# Build a Python web scraper with Beautiful Soup


# What’s web scraping?
-Web scraping is a technique used to collect data from the internet. Web scrapers are programmed to go to websites, get the relevant pages and extract the information needed. The automation of this process allows tons of data to be extracted at a high speed.


# Scraping data from 2b website


In this tutorial, we will build a web scraper using the libraries Beautiful Soup and Requests in Python to extract the following data from 2b website.

· Product Type

· Product Price

· Product Rating

Let's Goooooo

# Case study : 2b Samsung Phone
URL :https://2b.com.eg/en/catalogsearch/result/?q=sumsung How Do you scrape Data From ex website ?

1- find The URL that you want to scrape

2- inspecting the page

3- find the data you want to extract

4- Write the code 5-run and extract

6-export the data in the required format

# importing libraries

In [1]:
import pandas as pd 
import requests

# import libraries & methods 

In [2]:
#pip install bs4 

In [3]:
from bs4 import BeautifulSoup as bs #for Scrapping 

In [4]:
from urllib.request import urlopen #for Connection (open )


# import URL

In [5]:
url ="https://2b.com.eg/en/catalogsearch/result/?q=samsung"


# Create a client - based request to get the request (open con.)

We start by downloading the pages using the method get in the Python requests library. It sends a request to the specified URL.

In [6]:
client = urlopen(url)

 So our request is not denied.

# Getting HTML code of the full website

Once the request was successful, we want to convert it into a code using .read(). The output is a huge mess, HTML content that we cannot make sense of. That’s when Beautiful Soup Python library comes into play.

++++++

» Written request 1: Reproduce the stretch of the entries from their first line through the line containing "<instances>", with both ends included.

» Data lines:
++++++

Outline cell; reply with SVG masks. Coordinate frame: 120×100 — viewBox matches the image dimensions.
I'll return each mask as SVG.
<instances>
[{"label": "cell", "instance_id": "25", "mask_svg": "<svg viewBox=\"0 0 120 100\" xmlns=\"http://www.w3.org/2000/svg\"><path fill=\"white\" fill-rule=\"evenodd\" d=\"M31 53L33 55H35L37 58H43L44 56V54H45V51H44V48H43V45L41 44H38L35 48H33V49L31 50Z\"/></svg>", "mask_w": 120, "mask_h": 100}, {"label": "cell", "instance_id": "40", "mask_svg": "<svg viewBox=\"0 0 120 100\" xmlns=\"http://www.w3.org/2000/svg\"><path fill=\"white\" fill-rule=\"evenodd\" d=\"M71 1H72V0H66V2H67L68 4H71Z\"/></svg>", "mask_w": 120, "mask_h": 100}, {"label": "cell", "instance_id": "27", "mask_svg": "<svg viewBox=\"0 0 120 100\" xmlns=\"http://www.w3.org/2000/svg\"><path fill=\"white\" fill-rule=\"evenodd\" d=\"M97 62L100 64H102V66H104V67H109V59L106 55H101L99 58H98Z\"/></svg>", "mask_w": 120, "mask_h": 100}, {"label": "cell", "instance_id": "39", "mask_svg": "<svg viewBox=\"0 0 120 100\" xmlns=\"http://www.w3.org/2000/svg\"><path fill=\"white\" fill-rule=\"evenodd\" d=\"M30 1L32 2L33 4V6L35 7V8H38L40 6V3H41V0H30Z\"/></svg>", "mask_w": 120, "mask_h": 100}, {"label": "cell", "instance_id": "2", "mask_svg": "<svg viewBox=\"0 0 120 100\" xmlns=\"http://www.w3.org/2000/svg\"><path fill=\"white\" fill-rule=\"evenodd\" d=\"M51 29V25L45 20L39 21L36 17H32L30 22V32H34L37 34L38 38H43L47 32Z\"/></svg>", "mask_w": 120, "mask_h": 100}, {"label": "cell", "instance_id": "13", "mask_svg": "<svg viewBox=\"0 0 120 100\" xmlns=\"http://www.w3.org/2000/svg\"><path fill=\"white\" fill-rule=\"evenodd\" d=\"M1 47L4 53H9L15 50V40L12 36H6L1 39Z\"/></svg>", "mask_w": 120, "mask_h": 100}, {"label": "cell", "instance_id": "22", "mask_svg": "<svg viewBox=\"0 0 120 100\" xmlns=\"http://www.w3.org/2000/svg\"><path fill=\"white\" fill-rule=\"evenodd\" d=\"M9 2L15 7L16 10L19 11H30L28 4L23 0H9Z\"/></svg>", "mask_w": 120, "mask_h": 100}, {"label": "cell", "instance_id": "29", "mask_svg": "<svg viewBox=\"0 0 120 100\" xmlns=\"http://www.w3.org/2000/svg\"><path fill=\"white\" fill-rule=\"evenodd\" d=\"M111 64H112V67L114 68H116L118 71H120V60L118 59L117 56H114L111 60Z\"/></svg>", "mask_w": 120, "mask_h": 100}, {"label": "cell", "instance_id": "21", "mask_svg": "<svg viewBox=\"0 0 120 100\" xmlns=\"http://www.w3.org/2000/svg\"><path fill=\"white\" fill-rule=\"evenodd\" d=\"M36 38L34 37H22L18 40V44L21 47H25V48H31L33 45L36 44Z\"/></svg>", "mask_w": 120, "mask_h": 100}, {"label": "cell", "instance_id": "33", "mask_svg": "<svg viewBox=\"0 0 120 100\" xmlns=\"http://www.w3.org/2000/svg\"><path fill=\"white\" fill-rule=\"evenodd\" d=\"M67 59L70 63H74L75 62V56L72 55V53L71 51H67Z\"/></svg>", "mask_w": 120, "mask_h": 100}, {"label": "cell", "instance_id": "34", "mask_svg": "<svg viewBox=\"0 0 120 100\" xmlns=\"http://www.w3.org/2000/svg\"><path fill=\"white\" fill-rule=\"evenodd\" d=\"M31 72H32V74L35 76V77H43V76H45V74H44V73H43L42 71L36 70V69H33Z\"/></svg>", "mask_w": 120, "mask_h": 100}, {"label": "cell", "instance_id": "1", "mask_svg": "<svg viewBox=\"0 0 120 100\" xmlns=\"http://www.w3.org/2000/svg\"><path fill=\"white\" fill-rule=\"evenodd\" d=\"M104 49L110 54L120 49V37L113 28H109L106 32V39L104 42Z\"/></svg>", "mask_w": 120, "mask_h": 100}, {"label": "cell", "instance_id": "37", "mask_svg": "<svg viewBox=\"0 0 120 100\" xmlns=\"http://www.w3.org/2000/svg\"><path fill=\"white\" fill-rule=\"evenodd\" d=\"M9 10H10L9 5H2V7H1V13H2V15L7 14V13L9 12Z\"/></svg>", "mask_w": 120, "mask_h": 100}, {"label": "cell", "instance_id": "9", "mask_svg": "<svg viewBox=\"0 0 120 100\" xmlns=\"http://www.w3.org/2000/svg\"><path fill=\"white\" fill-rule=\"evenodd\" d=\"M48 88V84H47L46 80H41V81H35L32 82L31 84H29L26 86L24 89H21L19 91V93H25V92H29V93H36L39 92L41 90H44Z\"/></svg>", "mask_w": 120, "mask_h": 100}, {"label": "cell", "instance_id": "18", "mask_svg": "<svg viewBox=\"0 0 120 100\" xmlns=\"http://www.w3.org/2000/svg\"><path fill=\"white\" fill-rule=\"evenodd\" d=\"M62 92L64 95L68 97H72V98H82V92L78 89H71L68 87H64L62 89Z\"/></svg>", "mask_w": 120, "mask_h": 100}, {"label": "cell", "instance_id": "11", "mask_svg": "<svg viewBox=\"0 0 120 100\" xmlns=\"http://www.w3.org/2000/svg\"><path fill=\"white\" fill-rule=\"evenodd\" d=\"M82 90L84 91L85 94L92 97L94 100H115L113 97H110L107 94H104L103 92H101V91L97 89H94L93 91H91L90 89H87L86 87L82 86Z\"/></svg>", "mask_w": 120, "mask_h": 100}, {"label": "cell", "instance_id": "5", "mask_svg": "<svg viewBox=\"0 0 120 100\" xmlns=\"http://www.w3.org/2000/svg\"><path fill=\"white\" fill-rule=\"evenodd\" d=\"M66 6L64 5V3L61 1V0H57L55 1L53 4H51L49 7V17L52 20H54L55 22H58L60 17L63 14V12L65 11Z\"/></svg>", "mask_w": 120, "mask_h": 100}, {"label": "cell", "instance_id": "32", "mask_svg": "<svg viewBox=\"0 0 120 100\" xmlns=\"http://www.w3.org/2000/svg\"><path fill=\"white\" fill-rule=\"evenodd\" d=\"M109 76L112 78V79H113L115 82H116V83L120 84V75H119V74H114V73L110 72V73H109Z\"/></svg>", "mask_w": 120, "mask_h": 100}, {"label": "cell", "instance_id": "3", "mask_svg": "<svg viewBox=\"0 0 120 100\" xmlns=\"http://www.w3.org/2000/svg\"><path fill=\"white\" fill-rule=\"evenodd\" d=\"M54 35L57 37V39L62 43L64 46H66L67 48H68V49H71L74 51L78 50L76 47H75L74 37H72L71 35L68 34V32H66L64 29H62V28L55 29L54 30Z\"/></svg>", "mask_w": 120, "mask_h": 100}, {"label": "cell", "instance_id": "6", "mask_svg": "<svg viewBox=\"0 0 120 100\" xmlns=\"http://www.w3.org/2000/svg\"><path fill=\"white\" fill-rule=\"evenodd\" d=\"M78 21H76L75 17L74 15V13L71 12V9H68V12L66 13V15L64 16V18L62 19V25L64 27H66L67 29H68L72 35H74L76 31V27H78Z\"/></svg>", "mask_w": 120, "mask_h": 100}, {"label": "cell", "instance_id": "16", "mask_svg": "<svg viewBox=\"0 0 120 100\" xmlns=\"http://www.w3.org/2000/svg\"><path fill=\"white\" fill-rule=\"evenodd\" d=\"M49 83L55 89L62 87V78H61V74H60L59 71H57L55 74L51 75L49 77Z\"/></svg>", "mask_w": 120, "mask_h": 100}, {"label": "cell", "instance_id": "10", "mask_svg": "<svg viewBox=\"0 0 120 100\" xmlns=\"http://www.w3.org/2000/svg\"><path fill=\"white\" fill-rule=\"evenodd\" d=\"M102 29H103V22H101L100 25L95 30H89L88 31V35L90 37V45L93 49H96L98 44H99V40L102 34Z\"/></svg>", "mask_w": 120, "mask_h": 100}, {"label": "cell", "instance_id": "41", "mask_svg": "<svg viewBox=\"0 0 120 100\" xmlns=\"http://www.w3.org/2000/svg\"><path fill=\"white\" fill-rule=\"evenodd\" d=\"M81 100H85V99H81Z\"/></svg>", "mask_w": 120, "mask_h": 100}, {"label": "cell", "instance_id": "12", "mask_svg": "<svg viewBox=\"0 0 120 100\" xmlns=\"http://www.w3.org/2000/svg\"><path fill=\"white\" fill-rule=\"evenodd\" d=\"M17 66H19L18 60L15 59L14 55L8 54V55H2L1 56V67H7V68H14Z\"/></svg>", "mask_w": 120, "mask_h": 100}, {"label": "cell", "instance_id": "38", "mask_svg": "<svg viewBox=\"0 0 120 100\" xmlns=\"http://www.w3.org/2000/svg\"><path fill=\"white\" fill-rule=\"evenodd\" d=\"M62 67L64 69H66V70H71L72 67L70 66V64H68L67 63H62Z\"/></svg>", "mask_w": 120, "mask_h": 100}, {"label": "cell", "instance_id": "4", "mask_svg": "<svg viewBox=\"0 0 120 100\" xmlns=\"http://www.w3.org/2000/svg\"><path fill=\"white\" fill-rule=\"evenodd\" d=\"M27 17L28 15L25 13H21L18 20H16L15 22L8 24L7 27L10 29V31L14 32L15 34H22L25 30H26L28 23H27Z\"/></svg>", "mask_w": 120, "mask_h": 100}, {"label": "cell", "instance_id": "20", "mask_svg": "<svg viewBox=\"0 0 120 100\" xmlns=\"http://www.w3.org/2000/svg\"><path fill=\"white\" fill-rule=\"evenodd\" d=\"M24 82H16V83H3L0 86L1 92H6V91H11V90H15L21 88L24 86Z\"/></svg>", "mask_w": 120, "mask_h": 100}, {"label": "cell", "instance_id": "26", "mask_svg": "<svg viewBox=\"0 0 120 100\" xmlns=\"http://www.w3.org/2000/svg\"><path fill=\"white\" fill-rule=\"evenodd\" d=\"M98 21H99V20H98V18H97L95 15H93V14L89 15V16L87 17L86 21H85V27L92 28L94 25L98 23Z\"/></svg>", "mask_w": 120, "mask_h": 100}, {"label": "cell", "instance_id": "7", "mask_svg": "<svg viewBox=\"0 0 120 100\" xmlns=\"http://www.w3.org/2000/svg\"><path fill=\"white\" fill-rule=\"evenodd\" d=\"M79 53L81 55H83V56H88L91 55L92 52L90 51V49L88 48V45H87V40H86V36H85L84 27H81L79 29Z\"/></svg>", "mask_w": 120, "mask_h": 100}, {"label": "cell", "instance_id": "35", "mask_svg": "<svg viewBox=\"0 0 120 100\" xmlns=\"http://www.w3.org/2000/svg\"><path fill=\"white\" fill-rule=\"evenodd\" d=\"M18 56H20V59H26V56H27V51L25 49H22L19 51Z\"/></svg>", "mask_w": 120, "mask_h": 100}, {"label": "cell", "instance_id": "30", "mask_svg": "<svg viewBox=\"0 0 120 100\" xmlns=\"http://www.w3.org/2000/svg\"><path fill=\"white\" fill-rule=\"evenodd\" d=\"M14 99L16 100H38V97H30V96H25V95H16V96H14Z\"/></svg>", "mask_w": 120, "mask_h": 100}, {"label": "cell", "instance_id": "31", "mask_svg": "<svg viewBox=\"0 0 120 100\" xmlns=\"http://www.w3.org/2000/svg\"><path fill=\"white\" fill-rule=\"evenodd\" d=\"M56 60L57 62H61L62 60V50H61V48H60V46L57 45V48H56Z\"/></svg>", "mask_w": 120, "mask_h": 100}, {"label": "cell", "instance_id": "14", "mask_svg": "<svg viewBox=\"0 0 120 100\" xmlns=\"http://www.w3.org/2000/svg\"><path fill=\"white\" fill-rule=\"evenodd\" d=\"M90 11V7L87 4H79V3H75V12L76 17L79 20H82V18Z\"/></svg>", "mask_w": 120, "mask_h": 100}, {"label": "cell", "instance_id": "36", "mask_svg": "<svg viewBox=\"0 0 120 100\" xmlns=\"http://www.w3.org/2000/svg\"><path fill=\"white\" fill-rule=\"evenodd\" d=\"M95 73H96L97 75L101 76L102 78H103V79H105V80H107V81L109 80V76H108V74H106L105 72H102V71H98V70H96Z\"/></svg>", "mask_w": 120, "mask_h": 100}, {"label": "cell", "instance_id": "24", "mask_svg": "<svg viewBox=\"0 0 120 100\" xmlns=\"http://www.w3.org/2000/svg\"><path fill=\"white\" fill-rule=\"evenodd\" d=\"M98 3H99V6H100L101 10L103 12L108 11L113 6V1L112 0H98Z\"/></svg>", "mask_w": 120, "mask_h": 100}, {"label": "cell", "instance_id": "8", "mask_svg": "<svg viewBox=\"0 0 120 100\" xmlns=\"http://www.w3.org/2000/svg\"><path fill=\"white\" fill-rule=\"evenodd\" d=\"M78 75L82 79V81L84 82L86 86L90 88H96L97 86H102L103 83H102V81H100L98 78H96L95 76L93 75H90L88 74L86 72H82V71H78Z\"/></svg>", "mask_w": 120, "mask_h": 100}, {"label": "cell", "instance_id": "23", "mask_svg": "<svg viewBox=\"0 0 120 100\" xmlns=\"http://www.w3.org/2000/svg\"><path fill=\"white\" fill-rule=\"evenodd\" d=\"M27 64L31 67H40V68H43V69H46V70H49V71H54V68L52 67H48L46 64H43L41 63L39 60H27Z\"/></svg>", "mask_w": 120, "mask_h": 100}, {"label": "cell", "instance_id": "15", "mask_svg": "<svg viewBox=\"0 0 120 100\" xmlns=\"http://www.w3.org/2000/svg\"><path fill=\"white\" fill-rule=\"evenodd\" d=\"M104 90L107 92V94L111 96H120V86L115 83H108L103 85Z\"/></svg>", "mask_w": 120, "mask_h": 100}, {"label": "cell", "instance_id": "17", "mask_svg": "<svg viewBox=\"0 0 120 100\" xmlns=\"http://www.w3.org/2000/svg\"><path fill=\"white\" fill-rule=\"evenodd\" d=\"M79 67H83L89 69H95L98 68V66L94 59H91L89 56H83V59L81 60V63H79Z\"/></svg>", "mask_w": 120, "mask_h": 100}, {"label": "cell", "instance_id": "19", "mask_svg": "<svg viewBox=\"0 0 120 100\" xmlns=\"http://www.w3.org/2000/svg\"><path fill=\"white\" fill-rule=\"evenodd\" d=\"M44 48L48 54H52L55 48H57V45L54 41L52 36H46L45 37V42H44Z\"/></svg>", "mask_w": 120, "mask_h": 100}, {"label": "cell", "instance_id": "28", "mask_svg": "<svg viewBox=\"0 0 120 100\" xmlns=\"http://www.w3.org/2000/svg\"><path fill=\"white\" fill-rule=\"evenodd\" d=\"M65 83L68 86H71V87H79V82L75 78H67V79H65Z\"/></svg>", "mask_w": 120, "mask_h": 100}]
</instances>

++++++

» Written request 2: According to the web scraping tutorial, which data does the scraper extract from the 2b website? List every one.

» Written reply 1:
Outline cell; reply with SVG masks. Coordinate frame: 120×100 — viewBox matches the image dimensions.
I'll return each mask as SVG.
<instances>

» Written reply 2:
- Product Type
- Product Price
- Product Rating